Gunung Ranai semakin mengecil. Rahmad mulai memantau beberapa titik koordinat lokasi menangkap ikan melalui radar yang ada di atas kapalnya. Begitu juga melalui aplikasi windy yang terdapat di smartphonenya.

baca : Cuaca Sering Berubah, Nelayan Makin Susah Cari Ikan

 

Gunung Ranai terlihat dari dalam kapal nelayan. Foto : Yogi Eka Sahputra/Mongabay Indonesia

 

“Aplikasi ini untuk melihat prediksi cuaca, angin, hujan beberapa hari kedepan,” kata Rahmad kepada Mongabay Indonesia yang ikut melaut belum lama ini. Aplikasi itu menjadi patokan nelayan untuk berangkat melaut.

Gunung Ranai semakin mengecil, tiba-tiba Rahmad memandang ke arah gunung dan mengenang, dahulu nelayan Natuna tidak mengandalkan aplikasi untuk memprediksi cuaca melaut. Ia mengatakan, prediksi cuaca beberapa hari kedepan cukup melalui tanda alam. “Salah satunya melihat gunung itu,” kata Rahmad sembari menunjuk Gunung Ranai yang semakin menjauh.

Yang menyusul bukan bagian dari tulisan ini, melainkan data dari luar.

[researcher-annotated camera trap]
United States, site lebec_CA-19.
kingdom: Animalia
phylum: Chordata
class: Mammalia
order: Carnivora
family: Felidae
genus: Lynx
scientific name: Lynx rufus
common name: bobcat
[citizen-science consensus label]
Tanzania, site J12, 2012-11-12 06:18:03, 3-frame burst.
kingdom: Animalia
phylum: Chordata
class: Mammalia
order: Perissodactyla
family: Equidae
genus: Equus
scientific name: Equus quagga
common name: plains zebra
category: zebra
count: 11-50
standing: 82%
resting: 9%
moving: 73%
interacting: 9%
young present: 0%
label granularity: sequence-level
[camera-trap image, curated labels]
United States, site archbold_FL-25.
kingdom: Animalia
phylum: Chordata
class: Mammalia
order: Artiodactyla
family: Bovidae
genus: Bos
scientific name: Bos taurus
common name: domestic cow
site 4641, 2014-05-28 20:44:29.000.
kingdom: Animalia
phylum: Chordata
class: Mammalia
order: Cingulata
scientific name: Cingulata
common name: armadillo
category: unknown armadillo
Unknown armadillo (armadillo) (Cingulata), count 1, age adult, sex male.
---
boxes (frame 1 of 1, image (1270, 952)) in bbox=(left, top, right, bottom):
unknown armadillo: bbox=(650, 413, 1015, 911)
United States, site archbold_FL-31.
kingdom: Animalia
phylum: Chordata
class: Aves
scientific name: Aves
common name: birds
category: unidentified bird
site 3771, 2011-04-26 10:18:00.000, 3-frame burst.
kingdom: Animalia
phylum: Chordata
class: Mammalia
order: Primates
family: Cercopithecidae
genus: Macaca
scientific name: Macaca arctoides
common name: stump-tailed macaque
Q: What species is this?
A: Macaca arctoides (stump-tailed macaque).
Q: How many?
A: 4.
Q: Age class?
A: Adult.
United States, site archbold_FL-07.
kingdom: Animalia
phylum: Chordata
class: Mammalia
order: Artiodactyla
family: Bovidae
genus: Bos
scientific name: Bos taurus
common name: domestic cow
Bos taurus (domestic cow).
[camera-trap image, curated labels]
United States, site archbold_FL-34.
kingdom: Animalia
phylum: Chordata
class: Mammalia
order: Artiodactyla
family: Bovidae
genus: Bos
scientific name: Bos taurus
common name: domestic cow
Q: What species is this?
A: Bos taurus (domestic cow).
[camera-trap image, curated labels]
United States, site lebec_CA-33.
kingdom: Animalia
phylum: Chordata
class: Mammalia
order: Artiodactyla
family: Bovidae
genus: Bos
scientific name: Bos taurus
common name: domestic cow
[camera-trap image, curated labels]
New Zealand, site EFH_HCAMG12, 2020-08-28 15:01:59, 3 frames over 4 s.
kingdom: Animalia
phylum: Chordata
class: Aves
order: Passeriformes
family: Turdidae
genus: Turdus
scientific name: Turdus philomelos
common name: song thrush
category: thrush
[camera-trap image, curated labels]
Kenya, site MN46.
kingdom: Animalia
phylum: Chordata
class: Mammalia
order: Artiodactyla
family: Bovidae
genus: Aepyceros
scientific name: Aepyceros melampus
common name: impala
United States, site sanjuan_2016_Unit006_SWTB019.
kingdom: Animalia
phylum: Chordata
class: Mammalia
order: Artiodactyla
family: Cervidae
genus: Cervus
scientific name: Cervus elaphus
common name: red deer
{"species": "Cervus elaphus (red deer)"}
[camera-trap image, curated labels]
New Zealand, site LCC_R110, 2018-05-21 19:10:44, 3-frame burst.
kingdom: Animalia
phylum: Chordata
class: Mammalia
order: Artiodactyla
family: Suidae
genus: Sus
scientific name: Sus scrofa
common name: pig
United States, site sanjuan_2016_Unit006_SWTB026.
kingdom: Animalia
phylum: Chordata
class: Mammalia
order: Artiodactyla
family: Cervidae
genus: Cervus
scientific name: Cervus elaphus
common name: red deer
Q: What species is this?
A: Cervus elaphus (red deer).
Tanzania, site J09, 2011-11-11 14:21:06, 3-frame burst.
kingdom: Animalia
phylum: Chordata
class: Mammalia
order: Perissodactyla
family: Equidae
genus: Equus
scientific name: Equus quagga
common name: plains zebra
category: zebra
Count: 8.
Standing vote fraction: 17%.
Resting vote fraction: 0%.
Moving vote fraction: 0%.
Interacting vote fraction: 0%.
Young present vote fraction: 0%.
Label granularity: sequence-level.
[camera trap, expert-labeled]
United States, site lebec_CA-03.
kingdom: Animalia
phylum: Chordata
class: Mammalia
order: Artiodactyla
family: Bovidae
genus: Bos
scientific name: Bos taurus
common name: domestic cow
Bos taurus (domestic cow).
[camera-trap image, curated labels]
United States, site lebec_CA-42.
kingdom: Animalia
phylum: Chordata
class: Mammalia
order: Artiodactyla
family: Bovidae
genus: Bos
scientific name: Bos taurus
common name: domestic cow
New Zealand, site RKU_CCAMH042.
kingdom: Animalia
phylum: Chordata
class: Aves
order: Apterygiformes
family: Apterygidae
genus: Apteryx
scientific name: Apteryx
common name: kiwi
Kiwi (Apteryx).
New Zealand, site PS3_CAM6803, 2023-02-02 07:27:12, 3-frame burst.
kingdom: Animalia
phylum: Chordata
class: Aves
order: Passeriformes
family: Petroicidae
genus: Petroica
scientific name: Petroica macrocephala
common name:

Seperti cuaca hari itu, gumpalan awan yang berada di Puncak Gunung Ranai menandakan cuaca cukup cerah. Tetapi, kalau awan membentuk sabit dan mengelilingi puncak gunung Ranai itu pertanda angin barat akan datang.

Sedangkan ketika awan menutupi gunung ranai sepertiga, itu pertanda angin selatan akan terjadi. “Kalau kami menyebutnya gunung berpeci pak aji, itu biasanya bulan tujuh sampai bulan sembilan, angin kuat dan ikan berada cukup jauh dari pesisir,” kata pria 35 tahun itu.

baca juga : Dampak Perubahan Cuaca, Pendapatan Nelayan Rajungan Menurun

 

Nelayan Natuna pulang melaut dengan latar Gunung Ranai. Foto : Yogi Eka/Mongabay Indonesia

 

Sedangkan cuaca yang paling ditakuti nelayan adalah angin barat daya. Nelayan tidak sama sekali bisa bekerja mencari ikan di laut. “Kalau itu tandanya posisi awan menggumpal berada di belakang gunung ranai sebelah barat,” kata Rahmad sambil terus menunjuk ke arah Gunung Ranai dari atas kapalnya.

Prediksi cuaca alam secara alami oleh nelayan Natuna tidak hanya melalui gunung, tetapi juga dilihat dari petir yang datang. Kalau petir tiba-tiba datang sekitar sore hari itu pertanda angin barat daya akan terjadi.

Tidak hanya tanda alam, juga ada kepercayaan nelayan Natuna melaut pada dianjurkan pada hari Jumat. Pasalnya sudah beberapa generasi nelayan selalu mendapati ketika hari Jumat cuaca untuk mulai melaut lebih teduh.”Selain itu hari Jumat juga hari baik,” kata Rahmad.

Saat ini katanya, rata-rata nelayan Natuna menggunakan aplikasi yang ada di smartphone untuk melihat cuaca, termasuk yang digunakannya saat melaut hari itu.“Selisihnya memang tidak beda jauh tanda alam dengan aplikasi, misalnya diprediksi Jumat angin kencang, bisa mundur menjadi Kamis kalau dilihat dari aplikasi,” katanya.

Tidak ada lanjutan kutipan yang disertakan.